Noble Corporation plc announces changes to its share capital
SUGAR LAND, TEXAS, December 31, 2022 /CNW/ - Noble Corporation plc ("Noble") (CSE: NOBLE, NYSE: NE) today announces changes to its share capital. During the period since November 30, 2022, 685 new A ordinary shares each with a nominal value of USD 0.00001 have been issued and 407,477 A ordinary shares have been cancelled.
685 new A ordinary shares have been issued to certain holders of warrants as a consequence of the exercise of warrants. The exercise price was USD 19.27 per A ordinary share for 171 of the new A ordinary shares, USD 23.13 per A ordinary share for 456 of the new A ordinary shares, USD 124.40 per A ordinary share for 3 of the new A ordinary shares, and 55 A ordinary shares were issued as a result of a cashless exercise. The total proceeds to Noble from the warrant exercises amount to USD 14,215.65.
The new A ordinary shares carry the same rights as the existing A ordinary shares of Noble. The new A ordinary shares will be admitted to trading and official listing on Nasdaq Copenhagen.

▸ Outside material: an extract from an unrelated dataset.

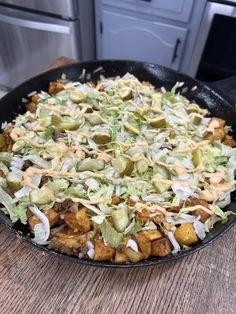 a pan filled with food sitting on top of a wooden table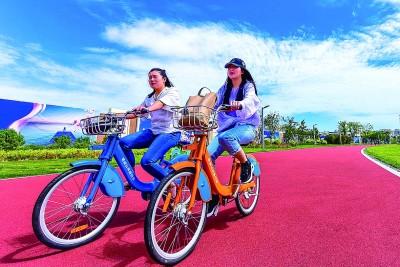 市民骑着共享单车在荣成市樱花湖体育公园畅游。吴建波摄/光明图片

In addition, 407,477 A ordinary shares which had been acquired by Noble through a share repurchase program have been cancelled.
As a result of the changes, there are a total of 134,680,847 A ordinary shares of Noble issued and outstanding with a nominal value of USD 0.00001 each.

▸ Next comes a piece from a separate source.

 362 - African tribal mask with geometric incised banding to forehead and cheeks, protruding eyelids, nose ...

Pursuant to section 32 of the Danish Capital Markets Act, Noble also hereby announces the total nominal value of its issued share capital and the total number of voting rights:
Number of shares | Number of voting rights | Share capital | |
A ordinary shares of USD 0.00001 | 134,680,847 | 134,680,847 | USD 1,346.80847 |
Total | 134,680,847 | 134,680,847 | USD 1,346.80847 |
IMPORTANT INFORMATION
This announcement is for information purposes only and does not constitute or contain any invitation, solicitation, recommendation, offer or advice to any person to subscribe for or otherwise acquire or dispose of any securities of Noble.
Certain statements in this announcement, including any attachments hereto, may constitute forward-looking statements. Forward-looking statements are statements (other than statements of historical fact) relating to future events and Noble and its subsidiaries (collectively, the "Noble Group") anticipated or planned financial and operational performance. The words "targets", "believes", "continues", "expects", "aims", "intends", "plans", "seeks", "will", "may", "might", "anticipates", "would", "could", "should", "estimates", "projects", "potentially" or similar expressions or the negatives thereof, identify certain of these forward-looking statements. The absence of these words, however, does not mean that the statements are not forward-looking. Other forward-looking statements can be identified in the context in which the statements are made.

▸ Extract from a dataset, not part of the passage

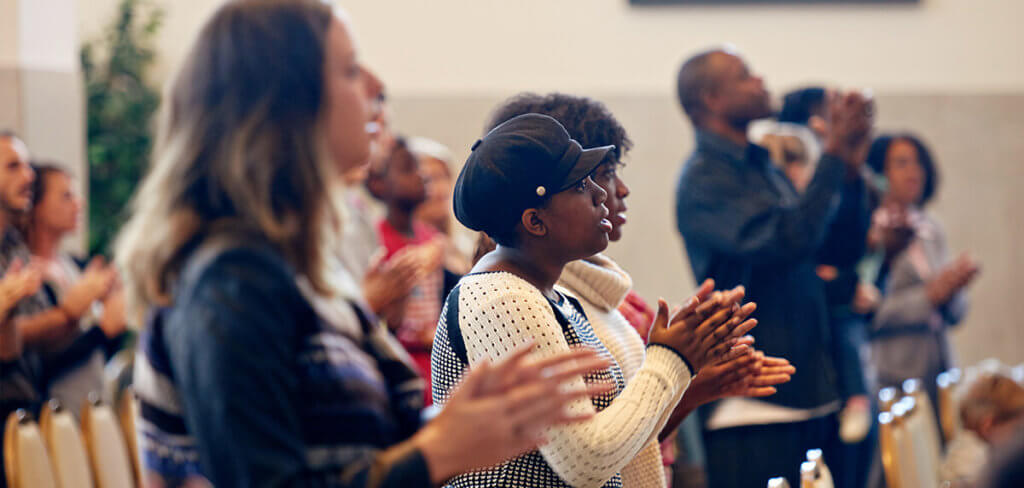 Congregation worshipping in a church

Although Noble believes that the expectations reflected in these forward-looking statements are reasonable as of the date of this announcement, such forward-looking statements are based on Noble's current expectations, estimates, forecasts, assumptions and projections about the Noble Group's business and the industry in which the Noble Group operates and/or which has been extracted from publications, reports and other documents prepared by the Noble Group and are not guarantees of future performance or development and involve known and unknown risks, uncertainties and other important factors beyond the Noble Group's control that could cause the Noble Group's actual results, performance or achievements to differ materially from any future results, performance or achievements expressed or implied by such forward-looking statements.
Any forward-looking statements included in this announcement, including any attachment hereto, speak only as of today. Noble does not intend, and does not assume, any obligations to update any forward-looking statements contained herein, except as may be required by law or the rules of the New York Stock Exchange or Nasdaq Copenhagen. All subsequent written and oral forward-looking statements attributable to Noble or to persons acting on its behalf are expressly qualified in their entirety by the cautionary statements referred to above and contained in this announcement, including any attachment hereto.